1.4 Set 'Allow hyperlinks in suspected phishing e- mail messages' to 'Disabled'

Information

This policy setting controls whether hyperlinks in suspected phishing e-mail messages in
Outlook are allowed.
If you enable this policy setting, Outlook will allow hyperlinks in suspected phishing
messages that are not also classified as junk e-mail.
If you disable or do not configure this policy setting, Outlook will not allow hyperlinks in
suspected phishing messages, even if they are not classified as junk e-mail. The
recommended state for this setting is- Disabled.

*Rationale*

Outlook 2010's Junk E-mail Filter evaluates each incoming message for possible spam or
phishing content.
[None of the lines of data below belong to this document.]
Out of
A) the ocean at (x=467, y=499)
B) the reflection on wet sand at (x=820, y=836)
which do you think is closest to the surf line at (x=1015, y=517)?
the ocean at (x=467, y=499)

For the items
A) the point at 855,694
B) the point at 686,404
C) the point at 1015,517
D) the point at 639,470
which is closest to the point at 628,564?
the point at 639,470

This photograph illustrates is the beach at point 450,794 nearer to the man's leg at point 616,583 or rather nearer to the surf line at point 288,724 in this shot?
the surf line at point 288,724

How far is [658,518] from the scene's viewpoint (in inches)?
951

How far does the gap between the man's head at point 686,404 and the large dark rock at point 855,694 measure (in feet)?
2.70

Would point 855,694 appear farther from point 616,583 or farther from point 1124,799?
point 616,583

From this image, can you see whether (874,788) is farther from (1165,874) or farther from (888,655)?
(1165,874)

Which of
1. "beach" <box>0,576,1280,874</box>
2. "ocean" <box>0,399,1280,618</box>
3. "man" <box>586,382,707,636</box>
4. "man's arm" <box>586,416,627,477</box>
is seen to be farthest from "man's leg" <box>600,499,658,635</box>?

Suspicious message detection is always turned on.By default, Outlook handles suspicious messages in two ways-. If the Junk E-mail Filter does not consider a message to be spam but does consider it
to be phishing, the message is left in the Inbox but any links in the message are
disabled and users cannot use the Reply and Reply All functionality. In addition, any
attachments in the suspicious message are blocked.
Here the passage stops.